Lukoil's Bulgaria refinery can resume pro tem: court
Lukoil's Bulgaria refinery licensing saga entered court on Monday, when Sofia's administrative tribunal ruled the plant can temporarily resume work until its case is examined on merit on August 31.
The Lukoil Neftochim refinery in the eastern city of Burgas has been working at minimal levels and preparing to halt production after the customs agency stripped it last week of two key licences necessary for its operations.
But the Sofia administrative court ruled on Monday in favour of postponing the execution of the customs agency orders and cleared the refinery to resume production until it reviews the licensing saga.

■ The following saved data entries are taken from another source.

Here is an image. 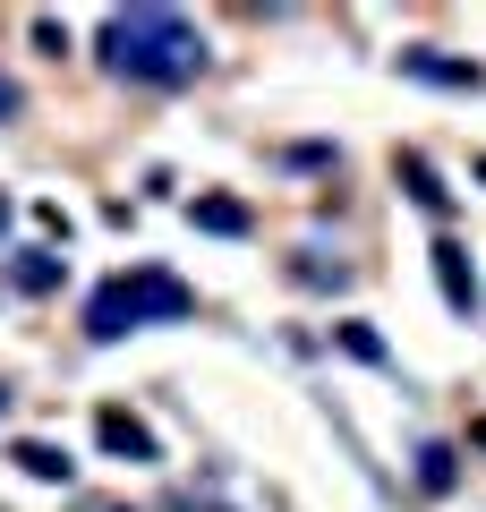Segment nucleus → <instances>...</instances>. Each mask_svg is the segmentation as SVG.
<instances>
[{
  "label": "nucleus",
  "mask_w": 486,
  "mask_h": 512,
  "mask_svg": "<svg viewBox=\"0 0 486 512\" xmlns=\"http://www.w3.org/2000/svg\"><path fill=\"white\" fill-rule=\"evenodd\" d=\"M9 461H18L26 478H43V487H69V478H77V461L60 453V444H43V436H26V444H18Z\"/></svg>",
  "instance_id": "7"
},
{
  "label": "nucleus",
  "mask_w": 486,
  "mask_h": 512,
  "mask_svg": "<svg viewBox=\"0 0 486 512\" xmlns=\"http://www.w3.org/2000/svg\"><path fill=\"white\" fill-rule=\"evenodd\" d=\"M0 410H9V384H0Z\"/></svg>",
  "instance_id": "16"
},
{
  "label": "nucleus",
  "mask_w": 486,
  "mask_h": 512,
  "mask_svg": "<svg viewBox=\"0 0 486 512\" xmlns=\"http://www.w3.org/2000/svg\"><path fill=\"white\" fill-rule=\"evenodd\" d=\"M469 436H478V444H486V419H478V427H469Z\"/></svg>",
  "instance_id": "15"
},
{
  "label": "nucleus",
  "mask_w": 486,
  "mask_h": 512,
  "mask_svg": "<svg viewBox=\"0 0 486 512\" xmlns=\"http://www.w3.org/2000/svg\"><path fill=\"white\" fill-rule=\"evenodd\" d=\"M94 52H103V69L128 77V86H188V77L205 69V35L180 9H111L103 35H94Z\"/></svg>",
  "instance_id": "1"
},
{
  "label": "nucleus",
  "mask_w": 486,
  "mask_h": 512,
  "mask_svg": "<svg viewBox=\"0 0 486 512\" xmlns=\"http://www.w3.org/2000/svg\"><path fill=\"white\" fill-rule=\"evenodd\" d=\"M435 282H444V308L452 316H469V308H478V274H469V248H461V239H435Z\"/></svg>",
  "instance_id": "4"
},
{
  "label": "nucleus",
  "mask_w": 486,
  "mask_h": 512,
  "mask_svg": "<svg viewBox=\"0 0 486 512\" xmlns=\"http://www.w3.org/2000/svg\"><path fill=\"white\" fill-rule=\"evenodd\" d=\"M18 103H26V94H18V77H0V120H18Z\"/></svg>",
  "instance_id": "13"
},
{
  "label": "nucleus",
  "mask_w": 486,
  "mask_h": 512,
  "mask_svg": "<svg viewBox=\"0 0 486 512\" xmlns=\"http://www.w3.org/2000/svg\"><path fill=\"white\" fill-rule=\"evenodd\" d=\"M452 478H461V470H452V444H418V487H427V495H444Z\"/></svg>",
  "instance_id": "10"
},
{
  "label": "nucleus",
  "mask_w": 486,
  "mask_h": 512,
  "mask_svg": "<svg viewBox=\"0 0 486 512\" xmlns=\"http://www.w3.org/2000/svg\"><path fill=\"white\" fill-rule=\"evenodd\" d=\"M401 188H410V205H418V214H452V188L444 180H435V163H427V154H401Z\"/></svg>",
  "instance_id": "6"
},
{
  "label": "nucleus",
  "mask_w": 486,
  "mask_h": 512,
  "mask_svg": "<svg viewBox=\"0 0 486 512\" xmlns=\"http://www.w3.org/2000/svg\"><path fill=\"white\" fill-rule=\"evenodd\" d=\"M94 436H103V453H120V461H162L154 427L128 419V410H103V419H94Z\"/></svg>",
  "instance_id": "5"
},
{
  "label": "nucleus",
  "mask_w": 486,
  "mask_h": 512,
  "mask_svg": "<svg viewBox=\"0 0 486 512\" xmlns=\"http://www.w3.org/2000/svg\"><path fill=\"white\" fill-rule=\"evenodd\" d=\"M401 77H418V86H452V94H478L486 86L478 60H452V52H435V43H410V52H401Z\"/></svg>",
  "instance_id": "3"
},
{
  "label": "nucleus",
  "mask_w": 486,
  "mask_h": 512,
  "mask_svg": "<svg viewBox=\"0 0 486 512\" xmlns=\"http://www.w3.org/2000/svg\"><path fill=\"white\" fill-rule=\"evenodd\" d=\"M342 350H350V359H367V367L393 359V350H384V333H367V325H342Z\"/></svg>",
  "instance_id": "11"
},
{
  "label": "nucleus",
  "mask_w": 486,
  "mask_h": 512,
  "mask_svg": "<svg viewBox=\"0 0 486 512\" xmlns=\"http://www.w3.org/2000/svg\"><path fill=\"white\" fill-rule=\"evenodd\" d=\"M180 316H197V291H188L171 265L111 274L103 291L86 299V333H94V342H120V333H137V325H180Z\"/></svg>",
  "instance_id": "2"
},
{
  "label": "nucleus",
  "mask_w": 486,
  "mask_h": 512,
  "mask_svg": "<svg viewBox=\"0 0 486 512\" xmlns=\"http://www.w3.org/2000/svg\"><path fill=\"white\" fill-rule=\"evenodd\" d=\"M9 222H18V205H9V188H0V248H9Z\"/></svg>",
  "instance_id": "14"
},
{
  "label": "nucleus",
  "mask_w": 486,
  "mask_h": 512,
  "mask_svg": "<svg viewBox=\"0 0 486 512\" xmlns=\"http://www.w3.org/2000/svg\"><path fill=\"white\" fill-rule=\"evenodd\" d=\"M188 222H197V231H222V239H239L256 214H248L239 197H197V205H188Z\"/></svg>",
  "instance_id": "8"
},
{
  "label": "nucleus",
  "mask_w": 486,
  "mask_h": 512,
  "mask_svg": "<svg viewBox=\"0 0 486 512\" xmlns=\"http://www.w3.org/2000/svg\"><path fill=\"white\" fill-rule=\"evenodd\" d=\"M60 274H69L60 248H18V291H60Z\"/></svg>",
  "instance_id": "9"
},
{
  "label": "nucleus",
  "mask_w": 486,
  "mask_h": 512,
  "mask_svg": "<svg viewBox=\"0 0 486 512\" xmlns=\"http://www.w3.org/2000/svg\"><path fill=\"white\" fill-rule=\"evenodd\" d=\"M35 52L60 60V52H69V26H60V18H35Z\"/></svg>",
  "instance_id": "12"
}]
</instances>
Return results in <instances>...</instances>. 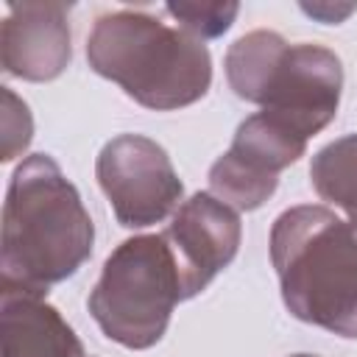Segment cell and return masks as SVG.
Returning <instances> with one entry per match:
<instances>
[{
  "instance_id": "cell-10",
  "label": "cell",
  "mask_w": 357,
  "mask_h": 357,
  "mask_svg": "<svg viewBox=\"0 0 357 357\" xmlns=\"http://www.w3.org/2000/svg\"><path fill=\"white\" fill-rule=\"evenodd\" d=\"M0 357H84V346L42 296L3 287Z\"/></svg>"
},
{
  "instance_id": "cell-12",
  "label": "cell",
  "mask_w": 357,
  "mask_h": 357,
  "mask_svg": "<svg viewBox=\"0 0 357 357\" xmlns=\"http://www.w3.org/2000/svg\"><path fill=\"white\" fill-rule=\"evenodd\" d=\"M165 11L178 20L181 31L195 39H215L229 31L240 6L237 3H167Z\"/></svg>"
},
{
  "instance_id": "cell-3",
  "label": "cell",
  "mask_w": 357,
  "mask_h": 357,
  "mask_svg": "<svg viewBox=\"0 0 357 357\" xmlns=\"http://www.w3.org/2000/svg\"><path fill=\"white\" fill-rule=\"evenodd\" d=\"M86 59L98 75L156 112L190 106L212 84L206 45L145 11L100 14L86 39Z\"/></svg>"
},
{
  "instance_id": "cell-5",
  "label": "cell",
  "mask_w": 357,
  "mask_h": 357,
  "mask_svg": "<svg viewBox=\"0 0 357 357\" xmlns=\"http://www.w3.org/2000/svg\"><path fill=\"white\" fill-rule=\"evenodd\" d=\"M176 301H184V290L165 234H139L109 254L86 307L109 340L151 349L162 340Z\"/></svg>"
},
{
  "instance_id": "cell-13",
  "label": "cell",
  "mask_w": 357,
  "mask_h": 357,
  "mask_svg": "<svg viewBox=\"0 0 357 357\" xmlns=\"http://www.w3.org/2000/svg\"><path fill=\"white\" fill-rule=\"evenodd\" d=\"M31 142V114L28 106L22 103L17 112V123H11V117L3 112V159H14L17 151H22Z\"/></svg>"
},
{
  "instance_id": "cell-6",
  "label": "cell",
  "mask_w": 357,
  "mask_h": 357,
  "mask_svg": "<svg viewBox=\"0 0 357 357\" xmlns=\"http://www.w3.org/2000/svg\"><path fill=\"white\" fill-rule=\"evenodd\" d=\"M95 176L126 229H145L165 220L181 201V181L162 145L142 134H120L103 145Z\"/></svg>"
},
{
  "instance_id": "cell-14",
  "label": "cell",
  "mask_w": 357,
  "mask_h": 357,
  "mask_svg": "<svg viewBox=\"0 0 357 357\" xmlns=\"http://www.w3.org/2000/svg\"><path fill=\"white\" fill-rule=\"evenodd\" d=\"M293 357H315V354H293Z\"/></svg>"
},
{
  "instance_id": "cell-4",
  "label": "cell",
  "mask_w": 357,
  "mask_h": 357,
  "mask_svg": "<svg viewBox=\"0 0 357 357\" xmlns=\"http://www.w3.org/2000/svg\"><path fill=\"white\" fill-rule=\"evenodd\" d=\"M226 78L237 98L259 103L307 139L337 114L343 89V67L332 50L290 45L276 31L240 36L226 53Z\"/></svg>"
},
{
  "instance_id": "cell-9",
  "label": "cell",
  "mask_w": 357,
  "mask_h": 357,
  "mask_svg": "<svg viewBox=\"0 0 357 357\" xmlns=\"http://www.w3.org/2000/svg\"><path fill=\"white\" fill-rule=\"evenodd\" d=\"M64 3H11L0 33V59L8 75L50 81L70 61Z\"/></svg>"
},
{
  "instance_id": "cell-11",
  "label": "cell",
  "mask_w": 357,
  "mask_h": 357,
  "mask_svg": "<svg viewBox=\"0 0 357 357\" xmlns=\"http://www.w3.org/2000/svg\"><path fill=\"white\" fill-rule=\"evenodd\" d=\"M310 178L315 192L346 212L349 223L357 229V134H346L324 145L310 165Z\"/></svg>"
},
{
  "instance_id": "cell-2",
  "label": "cell",
  "mask_w": 357,
  "mask_h": 357,
  "mask_svg": "<svg viewBox=\"0 0 357 357\" xmlns=\"http://www.w3.org/2000/svg\"><path fill=\"white\" fill-rule=\"evenodd\" d=\"M271 262L287 310L340 337H357V229L332 209L304 204L271 229Z\"/></svg>"
},
{
  "instance_id": "cell-8",
  "label": "cell",
  "mask_w": 357,
  "mask_h": 357,
  "mask_svg": "<svg viewBox=\"0 0 357 357\" xmlns=\"http://www.w3.org/2000/svg\"><path fill=\"white\" fill-rule=\"evenodd\" d=\"M162 234L176 257L184 298H192L237 257L240 218L212 192H195Z\"/></svg>"
},
{
  "instance_id": "cell-1",
  "label": "cell",
  "mask_w": 357,
  "mask_h": 357,
  "mask_svg": "<svg viewBox=\"0 0 357 357\" xmlns=\"http://www.w3.org/2000/svg\"><path fill=\"white\" fill-rule=\"evenodd\" d=\"M92 218L78 190L47 153L14 170L3 206V287L45 296L92 254Z\"/></svg>"
},
{
  "instance_id": "cell-7",
  "label": "cell",
  "mask_w": 357,
  "mask_h": 357,
  "mask_svg": "<svg viewBox=\"0 0 357 357\" xmlns=\"http://www.w3.org/2000/svg\"><path fill=\"white\" fill-rule=\"evenodd\" d=\"M307 148V137L290 128L271 112H257L240 123L231 148L209 167V187L218 201L231 209L262 206L276 184L279 173L293 165Z\"/></svg>"
}]
</instances>
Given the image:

The court based its ruling on the presumption that the shutdown can "inflict sizeable or hardly reparable damages" to the refinery.
It also took into account Lukoil Bulgaria's claims that "there do not exist any alternative sources for the supply of jet fuel."
Customs agency chief Vanyo Tanov however told national radio he would appeal the ruling within the seven-day deadline, effectively stopping it from entering into force and sending the case to the Supreme Administrative Court.
The customs withdrew Neftochim's licences last Tuesday over the refinery's failure to install additional meters and other equipment to link its production and storage facilities to the Bulgarian revenue agency, so the amounts of crude and fuel entering and exiting the refinery can be monitored.
With a capacity of 142,000 barrels per day, Neftochim is Bulgaria's sole supplier of jet fuel and the halt in supplies prompted Bulgaria's government to tap state reserves to prevent a massive grounding of planes at major airports in the capital and the Black Sea cities of Varna and Burgas.
The refinery also has a 70-percent share in the country's wholesale fuel market and a 25-percent share in the retail market through its chain of 200 petrol stations.
Alternative fuel supplies have however managed to prevent a shortage so far.